# Enunciado
Por favor, copie sem nenhuma alteração o trecho do texto para análise que começa em "Dani, meu blog" e vai até "Crepaldi Carvalho disse...", incluindo essas últimas palavras.

# Texto para análise
※

Adorei as duas opiniões semelhantes de vocês, que descobri só agora que consegui achar jeito de conectar a internet. Bem, sou das que acham Garbo uma das grandes atrizes de sua época. E, Ricardo, você tem razão - mesmo que inconsciente o post está relacionado à minha vida!... Cheguei por aqui anteontem. Logo que conseguir ficar mais na internet te escrevo mais longamente.
Sabe, Antonio, também curto muito "Duas vezes meu", embora eu o considere inferior a "Dama das Camélias", por exemplo.

Bjs
Dani

disse...

Dani, meu blog está no segundo turno do top blog! É só clicar no banner dourado na barra lateral do blog. Conto com seu voto para mais esta conquista!

Danielle Crepaldi Carvalho disse...

Que linda, Lê! Vou votar em ti agora mesmo. Congrats, isso já é a conquista!!

Bjinhos
Dani

DarkNinja disse...

※

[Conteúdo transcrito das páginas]
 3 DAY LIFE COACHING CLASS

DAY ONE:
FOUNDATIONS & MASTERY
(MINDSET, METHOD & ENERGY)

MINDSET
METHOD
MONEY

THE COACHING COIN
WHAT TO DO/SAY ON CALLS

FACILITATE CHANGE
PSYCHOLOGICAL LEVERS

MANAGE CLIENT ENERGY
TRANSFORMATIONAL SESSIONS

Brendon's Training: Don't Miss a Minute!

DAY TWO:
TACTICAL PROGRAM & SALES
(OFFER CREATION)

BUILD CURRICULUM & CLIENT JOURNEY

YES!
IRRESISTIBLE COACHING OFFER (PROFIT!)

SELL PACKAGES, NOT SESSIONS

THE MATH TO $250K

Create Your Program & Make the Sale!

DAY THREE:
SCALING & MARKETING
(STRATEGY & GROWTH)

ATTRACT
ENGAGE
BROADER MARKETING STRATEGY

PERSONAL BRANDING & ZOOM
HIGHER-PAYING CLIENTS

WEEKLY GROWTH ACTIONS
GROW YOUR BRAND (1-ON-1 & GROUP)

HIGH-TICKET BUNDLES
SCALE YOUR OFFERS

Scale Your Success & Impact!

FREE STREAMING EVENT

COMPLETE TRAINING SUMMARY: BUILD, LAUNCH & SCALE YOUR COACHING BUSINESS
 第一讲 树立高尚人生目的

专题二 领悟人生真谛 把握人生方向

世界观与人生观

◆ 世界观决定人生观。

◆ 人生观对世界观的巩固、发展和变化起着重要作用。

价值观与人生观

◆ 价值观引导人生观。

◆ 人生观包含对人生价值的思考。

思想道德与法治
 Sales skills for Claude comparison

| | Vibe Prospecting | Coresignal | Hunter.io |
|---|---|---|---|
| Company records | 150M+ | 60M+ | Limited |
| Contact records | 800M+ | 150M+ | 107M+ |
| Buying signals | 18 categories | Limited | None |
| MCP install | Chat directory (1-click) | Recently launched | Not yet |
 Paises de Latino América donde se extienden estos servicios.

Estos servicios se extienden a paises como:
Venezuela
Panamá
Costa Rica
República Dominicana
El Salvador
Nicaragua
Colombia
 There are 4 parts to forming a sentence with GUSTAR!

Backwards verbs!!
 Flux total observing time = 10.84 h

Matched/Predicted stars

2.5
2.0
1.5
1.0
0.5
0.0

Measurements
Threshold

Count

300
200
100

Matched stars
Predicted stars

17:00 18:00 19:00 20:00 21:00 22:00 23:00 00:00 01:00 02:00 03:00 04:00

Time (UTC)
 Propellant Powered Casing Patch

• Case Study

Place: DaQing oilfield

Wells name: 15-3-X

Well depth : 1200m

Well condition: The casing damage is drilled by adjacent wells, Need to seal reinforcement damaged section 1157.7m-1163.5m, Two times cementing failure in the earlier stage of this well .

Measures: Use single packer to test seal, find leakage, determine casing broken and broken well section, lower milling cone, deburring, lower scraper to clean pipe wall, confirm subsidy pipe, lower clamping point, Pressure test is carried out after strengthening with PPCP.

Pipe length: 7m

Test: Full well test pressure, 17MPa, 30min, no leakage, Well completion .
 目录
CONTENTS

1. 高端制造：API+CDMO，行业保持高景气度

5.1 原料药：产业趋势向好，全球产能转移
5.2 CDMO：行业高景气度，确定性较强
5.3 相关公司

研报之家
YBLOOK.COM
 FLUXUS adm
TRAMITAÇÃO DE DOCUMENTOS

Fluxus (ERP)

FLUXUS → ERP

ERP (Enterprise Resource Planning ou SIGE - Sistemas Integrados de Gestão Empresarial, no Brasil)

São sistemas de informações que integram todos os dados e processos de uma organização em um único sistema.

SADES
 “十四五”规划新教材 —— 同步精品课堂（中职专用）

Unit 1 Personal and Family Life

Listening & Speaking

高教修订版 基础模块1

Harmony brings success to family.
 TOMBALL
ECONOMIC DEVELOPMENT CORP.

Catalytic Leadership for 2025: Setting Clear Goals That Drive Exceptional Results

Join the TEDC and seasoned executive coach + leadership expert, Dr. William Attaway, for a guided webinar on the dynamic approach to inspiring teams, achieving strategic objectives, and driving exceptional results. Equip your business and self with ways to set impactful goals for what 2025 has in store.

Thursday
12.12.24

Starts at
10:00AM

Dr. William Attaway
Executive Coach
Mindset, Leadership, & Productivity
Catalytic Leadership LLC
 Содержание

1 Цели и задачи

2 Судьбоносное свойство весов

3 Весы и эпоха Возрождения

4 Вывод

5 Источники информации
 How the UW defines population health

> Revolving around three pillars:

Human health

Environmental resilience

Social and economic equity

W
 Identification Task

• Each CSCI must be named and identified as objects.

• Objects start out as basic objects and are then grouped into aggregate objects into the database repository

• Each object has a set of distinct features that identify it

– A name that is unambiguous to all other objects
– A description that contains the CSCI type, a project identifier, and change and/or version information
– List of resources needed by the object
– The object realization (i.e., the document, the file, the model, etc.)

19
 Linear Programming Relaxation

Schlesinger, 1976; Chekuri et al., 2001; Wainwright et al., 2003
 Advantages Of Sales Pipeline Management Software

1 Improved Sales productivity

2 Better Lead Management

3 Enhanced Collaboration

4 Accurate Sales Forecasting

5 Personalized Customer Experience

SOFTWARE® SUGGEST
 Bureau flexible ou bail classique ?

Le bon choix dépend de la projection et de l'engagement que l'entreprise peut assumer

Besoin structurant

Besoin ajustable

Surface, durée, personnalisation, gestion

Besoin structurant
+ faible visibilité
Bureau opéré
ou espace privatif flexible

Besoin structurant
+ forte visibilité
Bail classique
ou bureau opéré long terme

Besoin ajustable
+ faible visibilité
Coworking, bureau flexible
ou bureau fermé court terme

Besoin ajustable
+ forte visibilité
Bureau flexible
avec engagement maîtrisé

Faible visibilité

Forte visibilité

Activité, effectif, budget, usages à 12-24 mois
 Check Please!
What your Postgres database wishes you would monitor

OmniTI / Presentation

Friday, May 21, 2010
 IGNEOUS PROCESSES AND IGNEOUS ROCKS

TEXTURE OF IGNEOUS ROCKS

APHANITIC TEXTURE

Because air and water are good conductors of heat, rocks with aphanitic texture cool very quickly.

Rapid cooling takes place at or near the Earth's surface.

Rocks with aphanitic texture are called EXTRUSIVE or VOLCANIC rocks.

※

# Resultado do exercício
Dani, meu blog está no segundo turno do top blog! É só clicar no banner dourado na barra lateral do blog. Conto com seu voto para mais esta conquista!

Danielle Crepaldi Carvalho disse...